■ Teks Dokumen ■
▽
TAPSEL – Pasangan suami istri (Pasutri) terpidana kasus pemalsuan dokumen surat tanah yang sudah disidangkan di Pengadilan Negeri (PN) Kota Padang Sidempuan dan divonis tahun 2020 lalu, tak kunjung dieksekusi Kejaksaan Negeri Tapanuli Selatan.
Hal ini, tentu mengundang tanda tanya bagi sejumlah pihak. Apalagi, putusan PN Padang Sidempuan dikuatkan lagi dengan keputusan Mahkamah Agung (MA) Republik Indonesia (RI) pada 2021 lalu.
Adapun diketahui tanah yang menjadi objek perkara berada di Desa Muara Opu, Kecamatan Muara Batang Toru, Kabupaten Tapsel dengan luas 400 hektar.
Sebagai informasi, adapun yang menjadi terpidana yang belum dieksekusi Kejari Tapsel, yakni AHL bersama istrinya SH.
Keduanya, diadukan abang kandungnya sendiri, Basrah Lubis atas perkara pemalsuan dokumen surat tanah di Desa Muara Upu seluas 400 hektar di Polres Tapsel pada tahun 2014 lalu.
Tanah seluas 400 Ha itu, pembeliannya sendiri menggunakan uang yang dimodali abang kandung dari Basrah Lubis dan AHL, yakni Almarhum Imran Lubis.
Usai dibeli dari pemiliknya pada 2007 lalu, dibuat akta perjanjian No.58/2007, dimana di dalam akta tersebut disebutkan bahwa tanah yang rencananya akan dibuat kebun sawit atas nama AHL.
Hal tersebut diuraikan secara rinci oleh Kuasa Hukum Almarhum Imran Lubis beserta ahli warisnya, yakni Ridwan Rangkuti kepada wartawan, Senin (6/6/2022) siang di Padang Sidimpuan.
Dijelaskan Ridwan, Almarhum Imran Lubis memodali Basrah Lubis dan AHL untuk mengolah lahan seluas 400 Ha.
△
■ Tugas Latihan ■
[1] Menurut berita tentang kasus pemalsuan surat tanah di Tapsel, pada tahun berapa perkara pemalsuan dokumen surat tanah itu diadukan ke Polres Tapsel?
[2] Lanjutkan berita tentang kasus pemalsuan surat tanah di Tapsel, dimulai setelah kalimat terakhir yang tercantum.
Data yang menyertai teks ini tidak diperlukan untuk mengerjakan tugas.

■ Cuplikan Data ■
▽
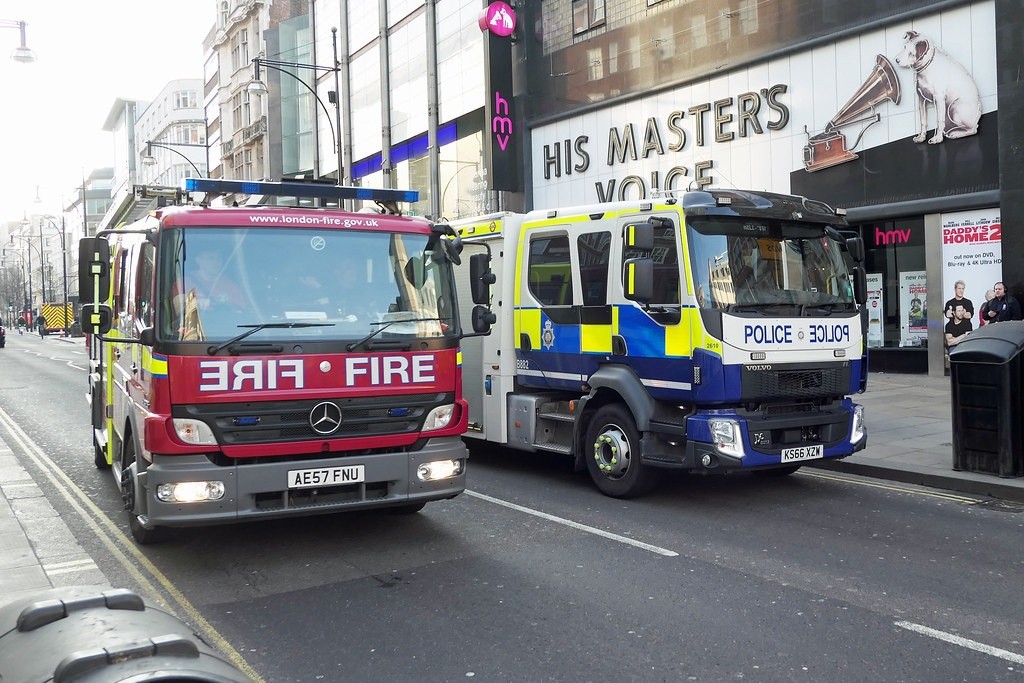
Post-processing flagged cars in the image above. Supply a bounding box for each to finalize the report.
[0,326,6,348]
△
■ Jawaban yang Diberikan ■
[1] Pada tahun 2014.

[2]
Di dalam akta perjanjian, kata Ridwan, dari 400 Ha tanah itu, rencananya 132 Ha akan dibagikan kepada Basrah Lubis dan AHL. Artinya, Basrah Lubis dan AHL mendapat bagian masing-masing 66 Ha.
Namun, di tengah perjalanan, tepatnya pada 2012 lalu, AHL secara sepihak meminta bagian tanahnya sebanyak 50 Ha ke Almarhum Imran Lubis.
“Padahal, saat itu lahan baru diolah sekira 80 persen dan yang menghasilkan sawit baru sekitar 100 Ha. Ini berarti tidak sesuai dengan perjanjian di awal antara klien saya, Almarhum Imran Lubis dengan AHL,” ujar Ridwan.
Meski begitu, kata Ridwan, kala itu Almarhum Imran Lubis, tetap memberikan lahan dari 400 Ha sebanyak 35 Ha ke AHL sesuai kesepakatan di akta perjanjian, mengingat tanah yang diolah baru berjalan 80 persen dan menghasilkan sawit lebih kurang 100 Ha.
Tak berhenti di situ, lanjut Ridwan, pada di 2013, datang seseorang yakni Almarhum SS dan sejumlah massa ke tanah tersebut.
“Saat itu, Almarhum SS mengusir para pekerja kebun di tanah tersebut untuk menghentikan aktivitasnya. Almarhum SS mengklaim tanah tersebut miliknya karena sudah dibeli dari AHL,” kata Ridwan.
Atas kejadian tersebut, terang Ridwan, Almarhum Imran Lubis mengkuasakan kepada Basrah Lubis untuk melaporkan Almarhum SS, AHL, dan SK pada 2014 lalu. Akhirnya, almarhum SS dan AHL bersama beberapa massanya ditetapkan tersangka.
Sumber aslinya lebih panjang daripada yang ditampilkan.